With school starting on Monday, a morning scrimmage already in the books, and the afternoon filled with a National Lentil Festival parade appearance, Washington State’s afternoon practice wasn’t strenuous. In fact, it was more a mental drill than a physical one. The Cougars’ 90-minute workout was filled with technique and special teams work. For more, read on.
• I had to know. Was his team’s appearance in the lentil festival parade downtown the highlight of Paul Wulff’s year thus far? Better than the trip to New York? The one to Alaska? “Yes,” Wulff said, chuckling. “No, it was good. It was a nice day really. We’re lucky it wasn’t 95 (degrees) out there. But it was a nice day. I like it. I know the kids like it, it’s a good change for the grind we’ve been going through.” The team walked in the parade, which started on Grand and finished on Main. … The grind will return Tuesday, Wulff said. Saturday’s second practice was similar in a lot of ways to Friday practices during the season, devoted to fine-tuning plays, schemes and special teams assignments. The players wore helmets, T-shirts and shorts. Sunday morning’s practice – it will start at 8:30 and be done by 10 – will be similar. The players will get the rest of Sunday off, have Monday free for the first day of classes, then return to Rogers Field on Tuesday at 4 p.m. … With less than two weeks left until the opener at Oklahoma State, I thought it would be a good time to take a stab at a two-deep, taking into account there are a few injured players who should be back in time to face the Cowboys. I list the starter first, then the No. 1 backup. One guy could be a backup at more than one spot.

> [Data segment]:
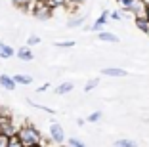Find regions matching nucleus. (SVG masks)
<instances>
[{"instance_id": "9b49d317", "label": "nucleus", "mask_w": 149, "mask_h": 147, "mask_svg": "<svg viewBox=\"0 0 149 147\" xmlns=\"http://www.w3.org/2000/svg\"><path fill=\"white\" fill-rule=\"evenodd\" d=\"M73 88H74V84H73V82H63V84H59V86H57L54 92H56L57 95H65V94H69Z\"/></svg>"}, {"instance_id": "ddd939ff", "label": "nucleus", "mask_w": 149, "mask_h": 147, "mask_svg": "<svg viewBox=\"0 0 149 147\" xmlns=\"http://www.w3.org/2000/svg\"><path fill=\"white\" fill-rule=\"evenodd\" d=\"M136 145H138V143L134 141V139H126V138L115 141V147H136Z\"/></svg>"}, {"instance_id": "a211bd4d", "label": "nucleus", "mask_w": 149, "mask_h": 147, "mask_svg": "<svg viewBox=\"0 0 149 147\" xmlns=\"http://www.w3.org/2000/svg\"><path fill=\"white\" fill-rule=\"evenodd\" d=\"M10 138H12V136L0 132V147H10Z\"/></svg>"}, {"instance_id": "f03ea898", "label": "nucleus", "mask_w": 149, "mask_h": 147, "mask_svg": "<svg viewBox=\"0 0 149 147\" xmlns=\"http://www.w3.org/2000/svg\"><path fill=\"white\" fill-rule=\"evenodd\" d=\"M52 10L48 4H46V0H36L35 2V8H33V15L40 21H46V19L52 17Z\"/></svg>"}, {"instance_id": "2eb2a0df", "label": "nucleus", "mask_w": 149, "mask_h": 147, "mask_svg": "<svg viewBox=\"0 0 149 147\" xmlns=\"http://www.w3.org/2000/svg\"><path fill=\"white\" fill-rule=\"evenodd\" d=\"M97 84H100V78H90V80L86 82V86H84V92H92Z\"/></svg>"}, {"instance_id": "0eeeda50", "label": "nucleus", "mask_w": 149, "mask_h": 147, "mask_svg": "<svg viewBox=\"0 0 149 147\" xmlns=\"http://www.w3.org/2000/svg\"><path fill=\"white\" fill-rule=\"evenodd\" d=\"M15 56H17V59H21V61H31V59H35V54L31 52V48L29 46H21L15 52Z\"/></svg>"}, {"instance_id": "4be33fe9", "label": "nucleus", "mask_w": 149, "mask_h": 147, "mask_svg": "<svg viewBox=\"0 0 149 147\" xmlns=\"http://www.w3.org/2000/svg\"><path fill=\"white\" fill-rule=\"evenodd\" d=\"M117 2H118L120 6H123V10H128L132 4H134V2H136V0H117Z\"/></svg>"}, {"instance_id": "a878e982", "label": "nucleus", "mask_w": 149, "mask_h": 147, "mask_svg": "<svg viewBox=\"0 0 149 147\" xmlns=\"http://www.w3.org/2000/svg\"><path fill=\"white\" fill-rule=\"evenodd\" d=\"M48 88H50V84L46 82V84H42V86H40V88H38V90H36V92H46V90H48Z\"/></svg>"}, {"instance_id": "7ed1b4c3", "label": "nucleus", "mask_w": 149, "mask_h": 147, "mask_svg": "<svg viewBox=\"0 0 149 147\" xmlns=\"http://www.w3.org/2000/svg\"><path fill=\"white\" fill-rule=\"evenodd\" d=\"M50 139H52L54 143H59V145L65 141V130H63L61 124H57V122H52V124H50Z\"/></svg>"}, {"instance_id": "c85d7f7f", "label": "nucleus", "mask_w": 149, "mask_h": 147, "mask_svg": "<svg viewBox=\"0 0 149 147\" xmlns=\"http://www.w3.org/2000/svg\"><path fill=\"white\" fill-rule=\"evenodd\" d=\"M33 147H40V145H33Z\"/></svg>"}, {"instance_id": "423d86ee", "label": "nucleus", "mask_w": 149, "mask_h": 147, "mask_svg": "<svg viewBox=\"0 0 149 147\" xmlns=\"http://www.w3.org/2000/svg\"><path fill=\"white\" fill-rule=\"evenodd\" d=\"M101 75H105V77H126L128 71L120 69V67H105V69H101Z\"/></svg>"}, {"instance_id": "39448f33", "label": "nucleus", "mask_w": 149, "mask_h": 147, "mask_svg": "<svg viewBox=\"0 0 149 147\" xmlns=\"http://www.w3.org/2000/svg\"><path fill=\"white\" fill-rule=\"evenodd\" d=\"M109 17H111V12H109V10H103V12H101V15L96 19V23H94L92 31H97V33H101V29L105 27V23L109 21Z\"/></svg>"}, {"instance_id": "cd10ccee", "label": "nucleus", "mask_w": 149, "mask_h": 147, "mask_svg": "<svg viewBox=\"0 0 149 147\" xmlns=\"http://www.w3.org/2000/svg\"><path fill=\"white\" fill-rule=\"evenodd\" d=\"M147 19H149V8H147Z\"/></svg>"}, {"instance_id": "393cba45", "label": "nucleus", "mask_w": 149, "mask_h": 147, "mask_svg": "<svg viewBox=\"0 0 149 147\" xmlns=\"http://www.w3.org/2000/svg\"><path fill=\"white\" fill-rule=\"evenodd\" d=\"M111 19H115V21H120V19H123V13H120V12H111Z\"/></svg>"}, {"instance_id": "f3484780", "label": "nucleus", "mask_w": 149, "mask_h": 147, "mask_svg": "<svg viewBox=\"0 0 149 147\" xmlns=\"http://www.w3.org/2000/svg\"><path fill=\"white\" fill-rule=\"evenodd\" d=\"M10 147H25V145H23V141L19 139V136L15 134V136L10 138Z\"/></svg>"}, {"instance_id": "6ab92c4d", "label": "nucleus", "mask_w": 149, "mask_h": 147, "mask_svg": "<svg viewBox=\"0 0 149 147\" xmlns=\"http://www.w3.org/2000/svg\"><path fill=\"white\" fill-rule=\"evenodd\" d=\"M100 118H101V111H94L92 115H88L86 121H88V122H97Z\"/></svg>"}, {"instance_id": "dca6fc26", "label": "nucleus", "mask_w": 149, "mask_h": 147, "mask_svg": "<svg viewBox=\"0 0 149 147\" xmlns=\"http://www.w3.org/2000/svg\"><path fill=\"white\" fill-rule=\"evenodd\" d=\"M67 2H69V0H46V4H48L50 8H57V6H67Z\"/></svg>"}, {"instance_id": "5701e85b", "label": "nucleus", "mask_w": 149, "mask_h": 147, "mask_svg": "<svg viewBox=\"0 0 149 147\" xmlns=\"http://www.w3.org/2000/svg\"><path fill=\"white\" fill-rule=\"evenodd\" d=\"M69 145H71V147H86L82 141H80V139H77V138H71V139H69Z\"/></svg>"}, {"instance_id": "f257e3e1", "label": "nucleus", "mask_w": 149, "mask_h": 147, "mask_svg": "<svg viewBox=\"0 0 149 147\" xmlns=\"http://www.w3.org/2000/svg\"><path fill=\"white\" fill-rule=\"evenodd\" d=\"M17 136H19V139L23 141V145H25V147L40 145V141H42L40 132L33 124H23L21 128H17Z\"/></svg>"}, {"instance_id": "f8f14e48", "label": "nucleus", "mask_w": 149, "mask_h": 147, "mask_svg": "<svg viewBox=\"0 0 149 147\" xmlns=\"http://www.w3.org/2000/svg\"><path fill=\"white\" fill-rule=\"evenodd\" d=\"M13 80H15V84H23V86H27V84L33 82V77L31 75H12Z\"/></svg>"}, {"instance_id": "9d476101", "label": "nucleus", "mask_w": 149, "mask_h": 147, "mask_svg": "<svg viewBox=\"0 0 149 147\" xmlns=\"http://www.w3.org/2000/svg\"><path fill=\"white\" fill-rule=\"evenodd\" d=\"M97 38H100L101 42H113V44L118 42V36H115L113 33H107V31H101L100 35H97Z\"/></svg>"}, {"instance_id": "c756f323", "label": "nucleus", "mask_w": 149, "mask_h": 147, "mask_svg": "<svg viewBox=\"0 0 149 147\" xmlns=\"http://www.w3.org/2000/svg\"><path fill=\"white\" fill-rule=\"evenodd\" d=\"M40 147H44V145H40Z\"/></svg>"}, {"instance_id": "aec40b11", "label": "nucleus", "mask_w": 149, "mask_h": 147, "mask_svg": "<svg viewBox=\"0 0 149 147\" xmlns=\"http://www.w3.org/2000/svg\"><path fill=\"white\" fill-rule=\"evenodd\" d=\"M35 44H40V36H36V35H31L29 38H27V46L31 48V46H35Z\"/></svg>"}, {"instance_id": "bb28decb", "label": "nucleus", "mask_w": 149, "mask_h": 147, "mask_svg": "<svg viewBox=\"0 0 149 147\" xmlns=\"http://www.w3.org/2000/svg\"><path fill=\"white\" fill-rule=\"evenodd\" d=\"M141 2H143V6H145V8H149V0H141Z\"/></svg>"}, {"instance_id": "20e7f679", "label": "nucleus", "mask_w": 149, "mask_h": 147, "mask_svg": "<svg viewBox=\"0 0 149 147\" xmlns=\"http://www.w3.org/2000/svg\"><path fill=\"white\" fill-rule=\"evenodd\" d=\"M124 12L134 13V19H147V8L143 6L141 0H136V2H134L128 10H124Z\"/></svg>"}, {"instance_id": "b1692460", "label": "nucleus", "mask_w": 149, "mask_h": 147, "mask_svg": "<svg viewBox=\"0 0 149 147\" xmlns=\"http://www.w3.org/2000/svg\"><path fill=\"white\" fill-rule=\"evenodd\" d=\"M56 46L57 48H73L74 42H73V40H65V42H56Z\"/></svg>"}, {"instance_id": "412c9836", "label": "nucleus", "mask_w": 149, "mask_h": 147, "mask_svg": "<svg viewBox=\"0 0 149 147\" xmlns=\"http://www.w3.org/2000/svg\"><path fill=\"white\" fill-rule=\"evenodd\" d=\"M84 19H86L84 15H82V17H77V19H71L67 25H69V27H79V25H82V23H84Z\"/></svg>"}, {"instance_id": "4468645a", "label": "nucleus", "mask_w": 149, "mask_h": 147, "mask_svg": "<svg viewBox=\"0 0 149 147\" xmlns=\"http://www.w3.org/2000/svg\"><path fill=\"white\" fill-rule=\"evenodd\" d=\"M136 25H138V29H140L141 33L149 35V19H136Z\"/></svg>"}, {"instance_id": "6e6552de", "label": "nucleus", "mask_w": 149, "mask_h": 147, "mask_svg": "<svg viewBox=\"0 0 149 147\" xmlns=\"http://www.w3.org/2000/svg\"><path fill=\"white\" fill-rule=\"evenodd\" d=\"M0 86L6 88V90H15V80H13L12 75H0Z\"/></svg>"}, {"instance_id": "1a4fd4ad", "label": "nucleus", "mask_w": 149, "mask_h": 147, "mask_svg": "<svg viewBox=\"0 0 149 147\" xmlns=\"http://www.w3.org/2000/svg\"><path fill=\"white\" fill-rule=\"evenodd\" d=\"M13 56H15V50L10 44L0 42V59H12Z\"/></svg>"}]
</instances>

> [Work to complete]:
1. In the Washington State practice report above, why wasn't the Cougars' Saturday afternoon practice strenuous? Answer in one to three sentences.
2. Continue the Washington State practice report from its final sentence.

> [Results in order]:
1. The Cougars had already played a morning scrimmage and spent the afternoon in the National Lentil Festival parade, and school started on Monday. So the 90-minute workout was more a mental drill than a physical one, focused on technique and special teams.

2.
The offense … Quarterback: Jeff Tuel, Marshall Lobbestael; Running back: James Montgomery, Chantz Staden, Carl Winston; Fullback: Jared Byers, Marcus Richmond; Tight end: Skylar Stormo, Andrei Lintz (injured); Left tackle: David Gonzales, Alex Reitnouer; Left guard: Wade Jacobson, Andrew Roxas; Center: Zack Williams, Chris Prummer, Roxas; Right guard: B.J. Guerra, Williams; Right tackle: Micah Hannam, John Fullington; Wide receiver: Jared Karstetter, Jeffrey Solomon, Kristoff Williams (injured); Wide receiver: Daniel Blackledge, Marquess Wilson; Slot receiver: Gino Simone (injured), Solomon, Isiah Barton; Kicker: Nico Grasu; Andrew Furney. … The defense … End: Kevin Kooyman, Casey Hamlett; Tackle: Brandon Rankin, Steven Hoffart, Dan Spitz; Tackle: Bernard Wolfgramm (injured), Toni Pole (injured), Justin Clayton, Anthony Laurenzi; End: Travis Long, Sekope Kaufusi; Sam backer: Myron Beck, Darren Markle; Middle backer: Mike Ledgerwood, Hallston Higgins, C.J. Mizell; Will backer: Alex Hoffman-Ellis, Mike Ledgerwood, Arthur Burns; Corner: Aire Justin (injured), Anthony Carpenter, Terrance Hayward; Strong safety: Chima Nwachukwu, Casey Locker, Deone Buchannon; Free safety: Tyree Toomer, LeAndre Daniels (injured); Corner: Daniel Simmons (injured), Nolan Washington, Damante Horton; Punter: Reid Forrest, Dan Wagner; Long snapper: Zach Enyeart, Travis Long; Kickoff return: Staden, Washington. … I’m not sure enough about punt return to hazard a guess. … Some of the second and third string guys are a little iffy right now, but I think these listings are close. I will say there are a lot fewer starters on the special teams right now, with guys like Winston, Ricky Galvin, Mizell, Richmond, Brooks, Burns, Kyle McCartney, Williams, Wilson and Zach Tatman getting time. … Also, I don’t know where Tyson Pencer fits in on the offensive line as he’s yet to get back to practice. He should be back in pads sometime next week. … One piece of injury news. Simone should be back doing some individual drills tomorrow. His hamstring is healing.
• Here is the unedited version of our quarterbacks story that will appear in tomorrow’s S-R …
PULLMAN – The Washington State University offense, and by extension its quarterback, has one goal this season.
“End each possession with a kick,” is how offensive coordinator Todd Sturdy puts it.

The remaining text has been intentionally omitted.